_Requirements_. Emit only the lines from the line containing "Within this captured" through the last line of the entries, unchanged.

_Listing_.
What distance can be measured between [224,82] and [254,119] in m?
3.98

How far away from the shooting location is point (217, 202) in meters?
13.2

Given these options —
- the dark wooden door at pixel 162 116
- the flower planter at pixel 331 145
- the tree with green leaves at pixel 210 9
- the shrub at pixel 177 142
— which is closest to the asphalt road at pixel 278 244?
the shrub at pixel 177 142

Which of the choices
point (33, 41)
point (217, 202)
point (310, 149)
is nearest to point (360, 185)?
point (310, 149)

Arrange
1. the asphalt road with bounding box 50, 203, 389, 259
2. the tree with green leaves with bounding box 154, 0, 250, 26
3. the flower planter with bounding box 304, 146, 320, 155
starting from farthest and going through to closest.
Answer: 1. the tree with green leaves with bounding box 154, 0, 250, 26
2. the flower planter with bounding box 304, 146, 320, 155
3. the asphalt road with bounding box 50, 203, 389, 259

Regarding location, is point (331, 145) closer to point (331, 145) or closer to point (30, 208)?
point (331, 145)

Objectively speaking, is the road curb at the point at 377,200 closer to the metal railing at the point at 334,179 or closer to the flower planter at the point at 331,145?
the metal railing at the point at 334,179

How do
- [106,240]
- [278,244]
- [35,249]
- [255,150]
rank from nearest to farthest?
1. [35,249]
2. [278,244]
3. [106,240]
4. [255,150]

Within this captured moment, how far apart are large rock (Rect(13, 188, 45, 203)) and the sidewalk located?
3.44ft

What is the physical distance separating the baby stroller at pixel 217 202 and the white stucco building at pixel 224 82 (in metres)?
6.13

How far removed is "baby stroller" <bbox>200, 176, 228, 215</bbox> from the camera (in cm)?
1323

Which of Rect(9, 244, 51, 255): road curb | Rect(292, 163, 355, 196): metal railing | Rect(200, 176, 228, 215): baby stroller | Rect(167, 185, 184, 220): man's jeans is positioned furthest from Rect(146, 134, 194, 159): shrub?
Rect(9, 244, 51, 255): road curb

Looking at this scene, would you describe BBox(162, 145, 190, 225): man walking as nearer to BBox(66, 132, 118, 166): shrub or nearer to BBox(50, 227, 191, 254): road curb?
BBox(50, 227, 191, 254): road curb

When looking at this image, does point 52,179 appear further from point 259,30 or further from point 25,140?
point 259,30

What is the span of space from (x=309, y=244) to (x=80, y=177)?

_Answer for the task_.
Within this captured moment, how far apart are large rock (Rect(13, 188, 45, 203)) and the sidewalk located?
3.44ft

What is the physical distance separating the baby stroller at pixel 217 202 and the white stucco building at pixel 224 82 (in metres)?
6.13

How far removed is "baby stroller" <bbox>200, 176, 228, 215</bbox> from the camera (in cm)?
1323

Which of Rect(9, 244, 51, 255): road curb | Rect(292, 163, 355, 196): metal railing | Rect(200, 176, 228, 215): baby stroller | Rect(167, 185, 184, 220): man's jeans is positioned furthest from Rect(146, 134, 194, 159): shrub?
Rect(9, 244, 51, 255): road curb

Looking at this scene, would you describe BBox(162, 145, 190, 225): man walking as nearer to BBox(66, 132, 118, 166): shrub or nearer to BBox(50, 227, 191, 254): road curb?
BBox(50, 227, 191, 254): road curb

When looking at this image, does point 52,179 appear further from point 259,30 or further from point 25,140?
point 259,30

What is the span of space from (x=309, y=244) to (x=80, y=177)?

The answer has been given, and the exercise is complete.